§ **PAGE EXCERPT**
=== Section Start ===
The processor of used oil and other wastes is located at 4910 W. 86th St., on the southeast corner of the former Rock Island refinery, about a mile west of busy Michigan Road and two miles west of St. Vincent Hospital.

The EPA scrambled to direct cleanup at the site a mere week after ESI's Oct. 1 bankruptcy filing, saying the company may have left behind not only tanks of polychlorinated biphenyl—a carcinogen—but also other hazardous chemicals such as sulfuric acid, caustics and hydrogen peroxide.

“One of the primary concerns is the potential for chemicals from the site to be released into the city sanitary sewer system or area surrounding the site in the event of a heavy rain or snow melt,” according to an EPA update on the project.

ESI’s bankruptcy trustee, Thomas Krudy, also has had to make clean-up his first priority.

“Clean-up of the toxic PCBs at ESI’s facility may be unduly stalled or delayed, thereby detrimentally impacting the interests of the general public … an emergency situation exists,”  Krudy wrote in a bankruptcy court filing seeking to ensure the cooperation of ESI’s insurers and clear the way for London-based WSP Environmental & Energy to join remediation efforts.
=== Section End ===
§ **EXERCISE REQUIREMENTS**
1. According to the excerpt on the ESI cleanup, who is ESI's bankruptcy trustee?
2. From the excerpt on the ESI cleanup, copy word for word the passage that begins with the words containing "The EPA scrambled" and ends with "his first priority.".

§ **RECORDS PROVIDED**
=== Section Start ===
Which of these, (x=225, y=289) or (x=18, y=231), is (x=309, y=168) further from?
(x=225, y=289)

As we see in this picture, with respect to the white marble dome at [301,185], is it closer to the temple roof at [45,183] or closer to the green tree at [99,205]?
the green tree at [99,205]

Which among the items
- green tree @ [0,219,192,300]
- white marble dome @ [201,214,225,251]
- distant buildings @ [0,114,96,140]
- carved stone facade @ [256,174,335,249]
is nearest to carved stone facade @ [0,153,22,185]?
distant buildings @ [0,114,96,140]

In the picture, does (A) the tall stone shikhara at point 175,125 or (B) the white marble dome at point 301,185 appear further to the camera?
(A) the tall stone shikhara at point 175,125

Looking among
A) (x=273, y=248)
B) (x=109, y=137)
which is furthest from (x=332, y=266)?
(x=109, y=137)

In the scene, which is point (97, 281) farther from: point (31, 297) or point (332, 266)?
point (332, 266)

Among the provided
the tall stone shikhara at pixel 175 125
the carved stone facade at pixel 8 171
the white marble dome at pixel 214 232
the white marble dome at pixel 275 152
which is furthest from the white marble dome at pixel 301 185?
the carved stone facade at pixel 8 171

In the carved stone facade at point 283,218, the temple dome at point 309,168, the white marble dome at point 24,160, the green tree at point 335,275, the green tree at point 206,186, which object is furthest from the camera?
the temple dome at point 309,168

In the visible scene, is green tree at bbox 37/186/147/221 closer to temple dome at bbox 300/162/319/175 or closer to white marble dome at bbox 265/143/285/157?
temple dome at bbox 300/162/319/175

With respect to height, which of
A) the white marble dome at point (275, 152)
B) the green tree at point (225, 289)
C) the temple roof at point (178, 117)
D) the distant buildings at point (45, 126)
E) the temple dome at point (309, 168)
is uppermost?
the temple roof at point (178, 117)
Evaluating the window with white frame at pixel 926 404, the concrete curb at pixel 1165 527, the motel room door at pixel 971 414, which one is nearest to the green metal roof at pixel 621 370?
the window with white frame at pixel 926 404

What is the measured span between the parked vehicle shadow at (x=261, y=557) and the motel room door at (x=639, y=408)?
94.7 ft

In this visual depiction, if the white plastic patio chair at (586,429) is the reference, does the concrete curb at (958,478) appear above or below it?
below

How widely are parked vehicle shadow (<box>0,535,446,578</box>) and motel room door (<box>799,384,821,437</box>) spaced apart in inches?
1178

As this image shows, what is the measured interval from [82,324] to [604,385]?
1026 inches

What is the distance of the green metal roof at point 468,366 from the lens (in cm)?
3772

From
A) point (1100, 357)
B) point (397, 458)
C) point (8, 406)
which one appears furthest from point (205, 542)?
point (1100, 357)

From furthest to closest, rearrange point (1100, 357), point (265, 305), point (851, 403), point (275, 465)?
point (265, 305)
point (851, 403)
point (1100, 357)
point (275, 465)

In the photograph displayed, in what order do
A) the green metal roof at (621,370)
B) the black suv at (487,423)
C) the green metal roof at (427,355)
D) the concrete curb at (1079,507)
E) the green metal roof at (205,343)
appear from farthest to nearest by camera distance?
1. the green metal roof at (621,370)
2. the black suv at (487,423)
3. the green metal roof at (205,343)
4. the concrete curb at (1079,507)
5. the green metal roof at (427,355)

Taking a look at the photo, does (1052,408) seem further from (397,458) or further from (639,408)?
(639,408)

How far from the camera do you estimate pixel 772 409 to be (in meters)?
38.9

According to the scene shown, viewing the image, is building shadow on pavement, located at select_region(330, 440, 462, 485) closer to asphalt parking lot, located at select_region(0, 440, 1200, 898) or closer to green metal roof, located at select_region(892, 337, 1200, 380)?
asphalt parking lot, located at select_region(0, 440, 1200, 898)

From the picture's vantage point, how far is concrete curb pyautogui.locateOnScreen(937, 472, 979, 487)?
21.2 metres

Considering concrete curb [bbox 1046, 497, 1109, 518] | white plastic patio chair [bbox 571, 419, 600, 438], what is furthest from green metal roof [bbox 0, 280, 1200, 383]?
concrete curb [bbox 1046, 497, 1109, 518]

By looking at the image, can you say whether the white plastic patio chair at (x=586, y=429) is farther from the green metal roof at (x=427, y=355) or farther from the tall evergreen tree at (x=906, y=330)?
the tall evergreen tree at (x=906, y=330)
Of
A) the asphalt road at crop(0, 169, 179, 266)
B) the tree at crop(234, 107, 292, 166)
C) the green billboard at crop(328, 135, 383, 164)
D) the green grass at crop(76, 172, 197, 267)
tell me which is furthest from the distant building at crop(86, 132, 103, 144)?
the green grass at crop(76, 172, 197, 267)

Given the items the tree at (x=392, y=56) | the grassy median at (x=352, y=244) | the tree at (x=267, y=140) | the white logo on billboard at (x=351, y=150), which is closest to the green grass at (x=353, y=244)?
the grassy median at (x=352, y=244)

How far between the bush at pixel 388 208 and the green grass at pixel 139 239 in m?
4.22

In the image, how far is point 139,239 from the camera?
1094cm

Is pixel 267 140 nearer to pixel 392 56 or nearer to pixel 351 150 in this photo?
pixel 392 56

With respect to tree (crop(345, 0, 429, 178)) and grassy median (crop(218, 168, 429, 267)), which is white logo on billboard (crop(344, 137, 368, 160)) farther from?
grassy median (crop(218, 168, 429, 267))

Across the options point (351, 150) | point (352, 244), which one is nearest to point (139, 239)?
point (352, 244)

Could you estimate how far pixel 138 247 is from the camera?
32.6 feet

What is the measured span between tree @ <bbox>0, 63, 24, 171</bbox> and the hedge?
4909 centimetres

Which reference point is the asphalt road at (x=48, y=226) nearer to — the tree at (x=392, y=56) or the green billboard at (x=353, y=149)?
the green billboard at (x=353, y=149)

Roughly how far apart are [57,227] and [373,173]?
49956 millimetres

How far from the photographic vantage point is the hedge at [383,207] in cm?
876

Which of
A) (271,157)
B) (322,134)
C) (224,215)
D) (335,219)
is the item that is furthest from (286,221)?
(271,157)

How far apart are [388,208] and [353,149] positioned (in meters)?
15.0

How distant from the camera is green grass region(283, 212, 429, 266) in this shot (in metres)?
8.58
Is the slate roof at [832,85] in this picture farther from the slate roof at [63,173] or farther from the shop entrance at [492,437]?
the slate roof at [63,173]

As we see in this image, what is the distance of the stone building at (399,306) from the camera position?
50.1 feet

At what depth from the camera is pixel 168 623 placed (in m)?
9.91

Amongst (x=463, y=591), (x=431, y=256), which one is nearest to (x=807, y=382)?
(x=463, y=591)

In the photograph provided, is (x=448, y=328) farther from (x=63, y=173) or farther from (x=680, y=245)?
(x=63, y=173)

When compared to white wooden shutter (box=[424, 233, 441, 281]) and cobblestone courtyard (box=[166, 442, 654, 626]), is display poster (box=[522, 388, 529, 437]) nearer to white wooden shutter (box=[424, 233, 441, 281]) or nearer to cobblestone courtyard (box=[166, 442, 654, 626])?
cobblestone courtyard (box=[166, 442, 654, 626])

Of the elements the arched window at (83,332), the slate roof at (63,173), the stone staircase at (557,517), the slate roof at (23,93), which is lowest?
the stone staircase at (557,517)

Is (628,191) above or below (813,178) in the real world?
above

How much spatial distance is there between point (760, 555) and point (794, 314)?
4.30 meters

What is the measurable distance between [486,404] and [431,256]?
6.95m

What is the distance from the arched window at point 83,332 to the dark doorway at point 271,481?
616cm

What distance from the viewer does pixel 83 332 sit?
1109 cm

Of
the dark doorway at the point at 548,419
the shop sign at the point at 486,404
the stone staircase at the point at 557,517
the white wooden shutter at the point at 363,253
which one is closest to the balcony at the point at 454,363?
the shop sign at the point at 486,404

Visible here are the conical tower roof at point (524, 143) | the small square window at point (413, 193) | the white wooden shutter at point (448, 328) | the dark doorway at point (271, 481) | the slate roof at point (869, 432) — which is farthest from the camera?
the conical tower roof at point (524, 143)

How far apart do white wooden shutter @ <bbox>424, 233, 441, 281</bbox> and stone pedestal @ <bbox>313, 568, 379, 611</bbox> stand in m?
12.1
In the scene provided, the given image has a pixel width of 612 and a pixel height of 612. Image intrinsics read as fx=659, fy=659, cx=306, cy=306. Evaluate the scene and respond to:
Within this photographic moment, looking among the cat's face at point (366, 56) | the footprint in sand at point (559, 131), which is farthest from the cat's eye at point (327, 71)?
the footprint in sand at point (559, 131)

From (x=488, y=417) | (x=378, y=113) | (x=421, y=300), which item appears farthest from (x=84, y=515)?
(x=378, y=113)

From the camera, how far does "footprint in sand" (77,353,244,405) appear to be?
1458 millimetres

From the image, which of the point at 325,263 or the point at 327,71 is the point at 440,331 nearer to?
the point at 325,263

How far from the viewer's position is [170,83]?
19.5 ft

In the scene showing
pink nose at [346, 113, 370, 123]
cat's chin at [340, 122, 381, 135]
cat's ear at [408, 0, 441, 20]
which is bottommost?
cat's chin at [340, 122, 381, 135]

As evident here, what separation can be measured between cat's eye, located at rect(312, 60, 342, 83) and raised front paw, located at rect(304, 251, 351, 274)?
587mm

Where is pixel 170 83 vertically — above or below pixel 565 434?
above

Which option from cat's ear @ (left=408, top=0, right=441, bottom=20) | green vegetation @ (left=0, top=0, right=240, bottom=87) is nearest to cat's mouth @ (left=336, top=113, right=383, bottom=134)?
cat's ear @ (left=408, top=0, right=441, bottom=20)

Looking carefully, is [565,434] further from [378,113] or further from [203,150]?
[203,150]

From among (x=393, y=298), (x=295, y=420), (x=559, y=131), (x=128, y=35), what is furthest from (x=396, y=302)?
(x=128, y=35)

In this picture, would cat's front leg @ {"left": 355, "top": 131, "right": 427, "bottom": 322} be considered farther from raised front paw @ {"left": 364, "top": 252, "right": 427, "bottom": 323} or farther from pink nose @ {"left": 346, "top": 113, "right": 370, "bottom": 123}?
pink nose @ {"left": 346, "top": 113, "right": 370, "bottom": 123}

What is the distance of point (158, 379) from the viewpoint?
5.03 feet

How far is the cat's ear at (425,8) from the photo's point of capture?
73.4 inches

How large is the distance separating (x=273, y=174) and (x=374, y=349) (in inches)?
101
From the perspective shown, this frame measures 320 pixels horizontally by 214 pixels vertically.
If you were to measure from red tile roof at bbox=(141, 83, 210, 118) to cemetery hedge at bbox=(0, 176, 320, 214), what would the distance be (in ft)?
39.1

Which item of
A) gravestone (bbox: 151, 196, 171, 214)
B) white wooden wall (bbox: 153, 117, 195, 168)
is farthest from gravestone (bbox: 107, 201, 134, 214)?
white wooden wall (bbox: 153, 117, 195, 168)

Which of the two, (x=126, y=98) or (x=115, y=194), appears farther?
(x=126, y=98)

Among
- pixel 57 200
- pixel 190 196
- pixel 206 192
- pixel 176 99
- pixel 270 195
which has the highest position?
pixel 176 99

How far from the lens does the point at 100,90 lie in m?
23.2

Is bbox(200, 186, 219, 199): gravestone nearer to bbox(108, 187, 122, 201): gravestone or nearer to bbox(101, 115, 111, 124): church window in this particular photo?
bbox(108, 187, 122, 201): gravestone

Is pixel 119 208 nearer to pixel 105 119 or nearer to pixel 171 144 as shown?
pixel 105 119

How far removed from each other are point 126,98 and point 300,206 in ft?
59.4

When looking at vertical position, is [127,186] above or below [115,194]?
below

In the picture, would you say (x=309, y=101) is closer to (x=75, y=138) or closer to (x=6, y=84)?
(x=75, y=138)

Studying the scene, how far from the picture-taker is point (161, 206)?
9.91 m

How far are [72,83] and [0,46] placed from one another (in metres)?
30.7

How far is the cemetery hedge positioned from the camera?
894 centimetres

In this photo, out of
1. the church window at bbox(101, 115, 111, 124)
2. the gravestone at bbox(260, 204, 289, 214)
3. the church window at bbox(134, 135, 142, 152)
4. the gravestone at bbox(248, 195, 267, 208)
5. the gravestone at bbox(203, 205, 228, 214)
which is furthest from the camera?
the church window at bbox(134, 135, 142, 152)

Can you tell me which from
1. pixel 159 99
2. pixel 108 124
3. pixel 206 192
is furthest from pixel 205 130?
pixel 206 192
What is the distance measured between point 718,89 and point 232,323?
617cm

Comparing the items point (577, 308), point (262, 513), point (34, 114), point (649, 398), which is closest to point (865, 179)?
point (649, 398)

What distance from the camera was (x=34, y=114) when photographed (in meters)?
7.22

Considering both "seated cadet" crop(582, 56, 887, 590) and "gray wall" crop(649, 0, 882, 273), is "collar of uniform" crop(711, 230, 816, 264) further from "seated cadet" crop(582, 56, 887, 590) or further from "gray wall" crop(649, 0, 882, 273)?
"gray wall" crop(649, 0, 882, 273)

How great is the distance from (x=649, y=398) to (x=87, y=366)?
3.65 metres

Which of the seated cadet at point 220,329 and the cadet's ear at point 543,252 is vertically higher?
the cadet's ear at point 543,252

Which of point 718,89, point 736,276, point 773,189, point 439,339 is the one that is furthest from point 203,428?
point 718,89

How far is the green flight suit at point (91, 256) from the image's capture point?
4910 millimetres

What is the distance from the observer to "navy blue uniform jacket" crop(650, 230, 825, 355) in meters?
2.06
=== Section End ===
§ **PROBLEM SOLUTIONS**
1. Thomas Krudy

2.
The EPA scrambled to direct cleanup at the site a mere week after ESI's Oct. 1 bankruptcy filing, saying the company may have left behind not only tanks of polychlorinated biphenyl—a carcinogen—but also other hazardous chemicals such as sulfuric acid, caustics and hydrogen peroxide.

“One of the primary concerns is the potential for chemicals from the site to be released into the city sanitary sewer system or area surrounding the site in the event of a heavy rain or snow melt,” according to an EPA update on the project.

ESI’s bankruptcy trustee, Thomas Krudy, also has had to make clean-up his first priority.